Covid-19 saat ini tengah menghantam Cina. Bahkan, rumah sakit di sejumlah kota besar seperti Beijing dan Shanghai terancam lumpuh karena tak kuat lagi menahan pasien yang terus masuk.
Kenaikan kasus ini terjadi hanya selang dua pekan usai Pemerintah Cina melonggarkan aktivitas. Ini menyusul protes yang dilakukan masyarakat di beberapa kota.
Kasus positif hari ini mencapai 3.707 orang, meningkat dari 2.097 pada 18 Desember lalu. Sementara, otoritas Cina memprediksi puncak Covid-19 baru akan terjadi pekan depan. Mereka juga tengah bersiap untuk menghadapi skenario terburuk.
"Puncak infeksi akan meningkatkan angka keparahan yang tentunya berdampak pada seluruh sumber daya medis," kata Direktur Pusat Penyakit Menular Nasional Cina, Zhang Wenhong dikutip dari Reuters, Jumat (23/12).
Bahkan, lonjakan kasus di Cina menjadi perhatian Organisasi Kesehatan Dunia (WHO). Direktur Jenderal WHO Tedros Adhanom Ghebreyesus meminta data spesifik tentang keparahan pasien hingga kemampuan rumah sakit di negara tersebut.
Sedangkan Kepala Kedaruratan WHO dr. Michael Ryan juga mengatakan ICU rumah sakit di Negeri Panda telah penuh meski Cina menyatakan angka kasus masih rendah.
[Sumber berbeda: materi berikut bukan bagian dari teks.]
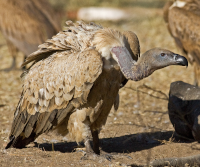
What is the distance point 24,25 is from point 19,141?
13.4 feet

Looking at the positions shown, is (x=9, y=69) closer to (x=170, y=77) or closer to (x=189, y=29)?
(x=170, y=77)

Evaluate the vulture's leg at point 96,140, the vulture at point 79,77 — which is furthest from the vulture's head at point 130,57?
the vulture's leg at point 96,140

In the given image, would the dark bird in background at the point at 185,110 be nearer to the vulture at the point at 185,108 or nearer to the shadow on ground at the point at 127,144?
the vulture at the point at 185,108

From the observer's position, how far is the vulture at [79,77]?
3686 millimetres

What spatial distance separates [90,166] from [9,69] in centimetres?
567

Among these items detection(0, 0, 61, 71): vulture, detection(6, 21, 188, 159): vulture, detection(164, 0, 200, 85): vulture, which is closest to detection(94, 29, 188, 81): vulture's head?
detection(6, 21, 188, 159): vulture

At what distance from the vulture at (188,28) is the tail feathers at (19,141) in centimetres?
386

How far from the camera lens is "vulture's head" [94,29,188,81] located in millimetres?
3584

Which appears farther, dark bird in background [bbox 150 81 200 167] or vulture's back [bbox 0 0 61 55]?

"Kami telah sering mengatakan ini: virus yang sangat menular ini akan selalu sulit dihentikan sepenuhnya," kata Ryan pada Kamis (22/12) dikutip dari BBC.
Padahal Cina mampu menahan gejolak pandemi dengan Zero Covid-19 Policy atau Kebijakan Nol Kasus Covid-19. Pemerintah Cina acapkali melakukan lockdown secara ketat di satu kota besar jika menemukan pasien dalam jumlah kecil.
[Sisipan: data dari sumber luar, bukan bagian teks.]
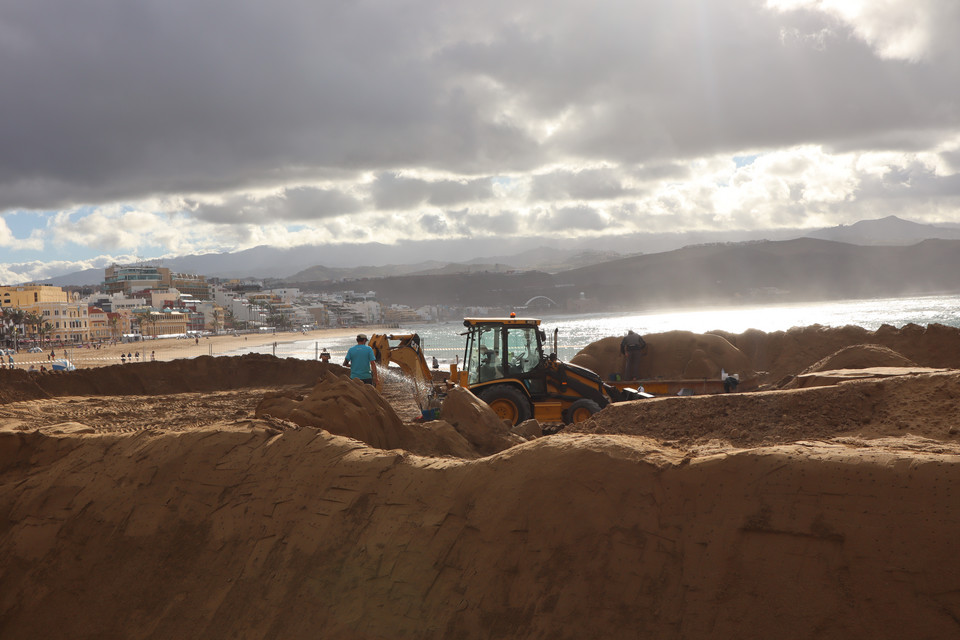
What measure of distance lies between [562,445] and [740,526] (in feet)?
4.53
Namun apa saja faktor penyebab lonjakan kasus Covid-19 di Cina?
Gagalnya Transisi New Normal
Ahli mengatakan Cina gagal menjalankan transisi dari Zero Covid-19 Policy menuju situasi normal. Mereka tak menyiapkan vaksinasi hingga sistem kesehatan yang memadai.
Dampaknya, penularan Covid-19 dapat ditahan sejak 2020 lalu. Namun masalah muncul ketika sedikit penduduk yang telah mendapatkan antobodi Covid-19.
Pemerintah juga dianggap tak mampu mengomunikasikan strategi saat hidup kembali normal kepada masyarakat. Sebaliknya, Cina lebih sibuk dengan lockdown dan tes kepada penduduk ketimbang memperkuat sistem kesehatan.
"Tidak ada waktu transisi bagi sistem medis untuk mempersiapkan ini," kata ahli wabah dari University of California, Los Angeles (UCLA) Prof. Zuofeng Zhang dikutip dari Reuters.
Efektivitas Vaksin Lokal
Cina merupakan negara yang mengandalkan vaksin buatan mereka sendiri meski tak begitu efektif melawan Covid-19. Mereka juga menolak vaksin berbasis mRNA yang diproduksi negara-negara barat.
Kondisi ini diperparah dengan masih sedikitnya lansia yang mendapatkan vaksin penguat alias booster. Saat ini baru 42,3% penduduk berusia 80 tahun ke atas yang mendapatkan suntikan ketiga.
"Pemerintah China bersikeras untuk mengembangkan vaksinnya sendiri, yang menyebabkan penundaan waktu dan mematikan," tulis Ketua Kesehatan Masyarakat global di University of Edinburgh, Prof. Devi Sridhar dalam tulisan di The Guardian, Rabu (21/12).
Akibat lamanya proses pengembangan vaksin, Cina tertinggal dalam hal memberikan vaksin kepada seluruh penduduknya. Sementara, banyak negara menyelesaikan vaksinasi primer pada 2021 dan booster pada 2022.
Tes Kendor
Salah satu faktor lainnya adalah melemahnya tes usai pelonggaran aktivitas. Ini mengakibatkan pasien positif yang tak bergejala masih berkeliaran.
Padahal sebelumnya, Pemerintah Cina menyediakan banyak lokasi tes di sudut jalan yang berada di perkotaan. Namun saat ini fasilitas tersebut sudah dihentikan sejalan dengan pelonggaran.
Tak hanya itu, kewajiban hasil tes PCR negatif juga sudah ditiadakan saat memasuki fasilitas umum. "Bahkan tes PCR di rumah sakit tidak dilakukan," kata epidemiolog dari Hong Kong University Prof. Ben Crowling dikutip dari ABC.